### Document extract
"I am thrilled to announce that Vilnius is set to host its very first Citizens' Assembly on urban development! This is a momentous occasion for our city as we embark on a journey to engage our community in shaping the future of our urban spaces. Citizens' Assemblies are participatory forums where a diverse group of residents come together to deliberate and provide input on key issues, ensuring a wide range of perspectives are considered in the decision-making process." - Laura Kairienė, Chief Architect of Vilnius City Municipality
To learn more about the assembly, and stay up to date on the activities, visit the dedicated assembly website. You can also learn more about how the assembly process works with this short explainer video:
The assembly was initiated and led by Beatričė Umbrasaitė (advisor to the Chief City Architect), Laura Kairienė (Chief City Architect), and Gabrielė Janilionytė (Lead facilitator). It is also supported by both the mayor and deputy mayor of Vilnius City Municipality and the city’s transportation department JUDU (“You Move” in English).
The municipality of Vilnius decided that the assembly should address the following question:
How can we ensure that Vilnius residents more often choose public transport, walk, or cycle – regardless of where in the city they live?
In Vilnius, motor transport accounts for the largest share of all greenhouse gas (GHG) emissions in the city – as much as 38% (according to JUDU data). One of the main challenges for Vilnius's air quality, and consequently for the health of people and nature, is the transport sector.

### Task requirements
Answer these questions using the text on the Vilnius Citizens' Assembly.
(a) Who served as lead facilitator of the assembly?
(b) What does the name of the city's transportation department, JUDU, mean in English?
(c) According to JUDU data, what share of the city's greenhouse gas emissions comes from motor transport?
The items after this text aren't needed for the task.

### Spatial reasoning question data

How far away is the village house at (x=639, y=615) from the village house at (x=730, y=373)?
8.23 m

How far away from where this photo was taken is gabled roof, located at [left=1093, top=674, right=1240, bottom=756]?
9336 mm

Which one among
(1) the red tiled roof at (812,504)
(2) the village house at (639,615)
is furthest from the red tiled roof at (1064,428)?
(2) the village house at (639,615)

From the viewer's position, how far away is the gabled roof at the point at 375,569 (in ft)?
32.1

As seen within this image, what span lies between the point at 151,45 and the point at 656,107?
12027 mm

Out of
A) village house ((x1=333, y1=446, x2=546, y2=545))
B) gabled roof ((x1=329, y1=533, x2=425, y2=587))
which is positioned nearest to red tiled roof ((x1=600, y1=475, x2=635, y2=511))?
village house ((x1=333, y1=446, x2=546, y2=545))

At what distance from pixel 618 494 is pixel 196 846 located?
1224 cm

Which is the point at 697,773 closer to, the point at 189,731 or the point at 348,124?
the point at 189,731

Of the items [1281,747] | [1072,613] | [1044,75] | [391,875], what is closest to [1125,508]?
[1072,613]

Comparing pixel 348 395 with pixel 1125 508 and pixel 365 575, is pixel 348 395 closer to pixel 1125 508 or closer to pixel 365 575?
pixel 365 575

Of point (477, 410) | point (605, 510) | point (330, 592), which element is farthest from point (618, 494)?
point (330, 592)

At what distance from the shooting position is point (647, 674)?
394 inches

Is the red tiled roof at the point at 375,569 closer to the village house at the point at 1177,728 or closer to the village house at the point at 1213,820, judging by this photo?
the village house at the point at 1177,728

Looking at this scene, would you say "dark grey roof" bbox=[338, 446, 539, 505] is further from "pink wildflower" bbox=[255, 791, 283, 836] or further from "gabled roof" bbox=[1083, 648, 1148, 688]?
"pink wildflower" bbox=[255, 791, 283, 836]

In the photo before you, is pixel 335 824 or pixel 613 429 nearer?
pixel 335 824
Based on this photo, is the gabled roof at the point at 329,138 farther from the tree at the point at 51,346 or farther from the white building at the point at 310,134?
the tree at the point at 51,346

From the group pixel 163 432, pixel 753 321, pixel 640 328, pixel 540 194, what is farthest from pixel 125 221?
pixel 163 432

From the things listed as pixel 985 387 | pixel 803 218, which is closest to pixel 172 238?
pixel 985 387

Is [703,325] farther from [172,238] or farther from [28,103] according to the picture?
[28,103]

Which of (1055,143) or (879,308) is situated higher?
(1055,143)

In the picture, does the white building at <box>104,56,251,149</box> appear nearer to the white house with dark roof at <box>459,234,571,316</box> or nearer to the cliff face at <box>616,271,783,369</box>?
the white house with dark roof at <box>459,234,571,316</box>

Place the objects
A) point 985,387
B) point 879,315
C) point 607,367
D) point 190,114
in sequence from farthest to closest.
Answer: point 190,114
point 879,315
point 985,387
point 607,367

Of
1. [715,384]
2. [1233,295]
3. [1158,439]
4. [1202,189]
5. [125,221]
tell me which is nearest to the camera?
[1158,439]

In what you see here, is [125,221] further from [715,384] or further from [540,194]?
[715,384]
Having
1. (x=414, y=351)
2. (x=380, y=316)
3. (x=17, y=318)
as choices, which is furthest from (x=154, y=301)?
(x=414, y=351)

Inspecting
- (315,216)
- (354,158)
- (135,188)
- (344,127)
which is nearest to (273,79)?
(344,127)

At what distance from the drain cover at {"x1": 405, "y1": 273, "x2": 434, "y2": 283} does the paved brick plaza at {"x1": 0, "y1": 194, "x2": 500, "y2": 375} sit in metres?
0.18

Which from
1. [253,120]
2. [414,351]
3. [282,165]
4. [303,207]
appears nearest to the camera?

### Answer for this exercise
(a) Gabrielė Janilionytė
(b) "You Move"
(c) As much as 38%